TEXT BLOCK:

========

Moreover, the Court reminds the Governor that he, and any governor, is something less than “King of South Carolina,” ruling that after the legislature enacts a budget and, in this case, includes the SRS funds appropriation, the Governor is primarily in a ministerial capacity. It is his duty to carry out the legislature’s wishes. He has no discretion whatever. The Court could not be clearer.

The Court [Emphasis added]:

The duty to execute the Budget, as properly enacted by the General Assembly, is a ministerial duty of the Governor. He has no discretion concerning the appropriation of funds. The application for the SFS funds is a simple, definite duty arising under the conditions specified in the ARRA and leaves nothing to Governor Sanford’s discretion. It is a ministerial duty. Because the General Assembly, following Governor Sanford’s certification and request that the ARRA “funds be released,” included the SFS funds in the Budget and by virtue of its concurrent resolution, the clear intent is the State of South Carolina desires the SFS funds, and Governor Sanford must ask for the funds.

While we recognize and respect Governor Sanford’s sincerely held beliefs concerning the ARRA, those convictions do not alter the ministerial nature of the legal duty now before him. The decision on a request to mandamus the Governor is an extremely delicate one, which is undertaken with great reluctance and consciousness of its great gravity and importance. Blalock v. Johnston, 180 S.C. at 43, 185 S.E. at 52. However, when mandamus is warranted, “the judiciary cannot properly shrink from its duty.” Id. at 50, 180 S.E. at 55.

========

DATA EXTRACT:
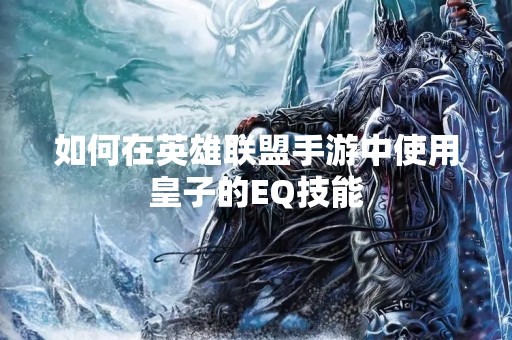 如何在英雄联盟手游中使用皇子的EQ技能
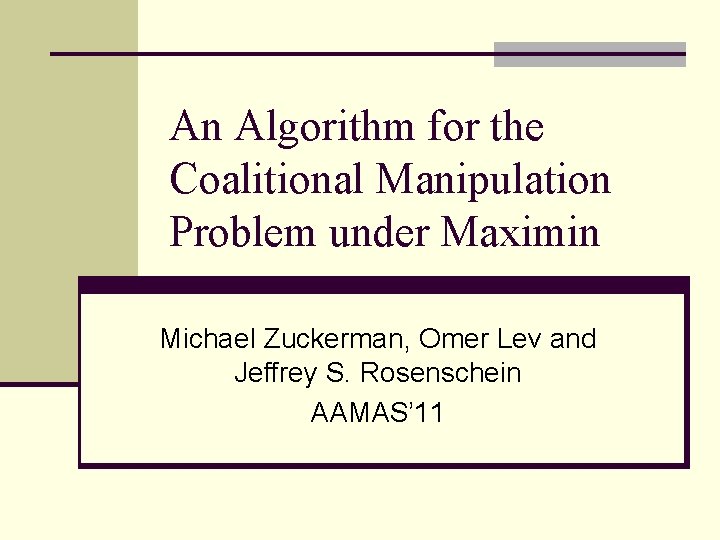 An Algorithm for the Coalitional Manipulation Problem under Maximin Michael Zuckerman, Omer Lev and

========

QUESTIONS:
A – In the passage on Governor Sanford's duty, what kind of duty does the Court call executing the Budget as properly enacted by the General Assembly?
B – Please restate the paragraph beginning "While we recognize and respect" from the passage on Governor Sanford's duty in two or three shorter sentences, keeping its main facts.

ANSWERS TO THIS EXERCISE:
A – A ministerial duty of the Governor.

B – The Court respects Governor Sanford's sincere beliefs about the ARRA, but they do not change the ministerial nature of his legal duty. Deciding whether to mandamus a Governor is extremely delicate and is done with great reluctance and awareness of its gravity. When mandamus is warranted, however, the judiciary cannot properly shrink from its duty.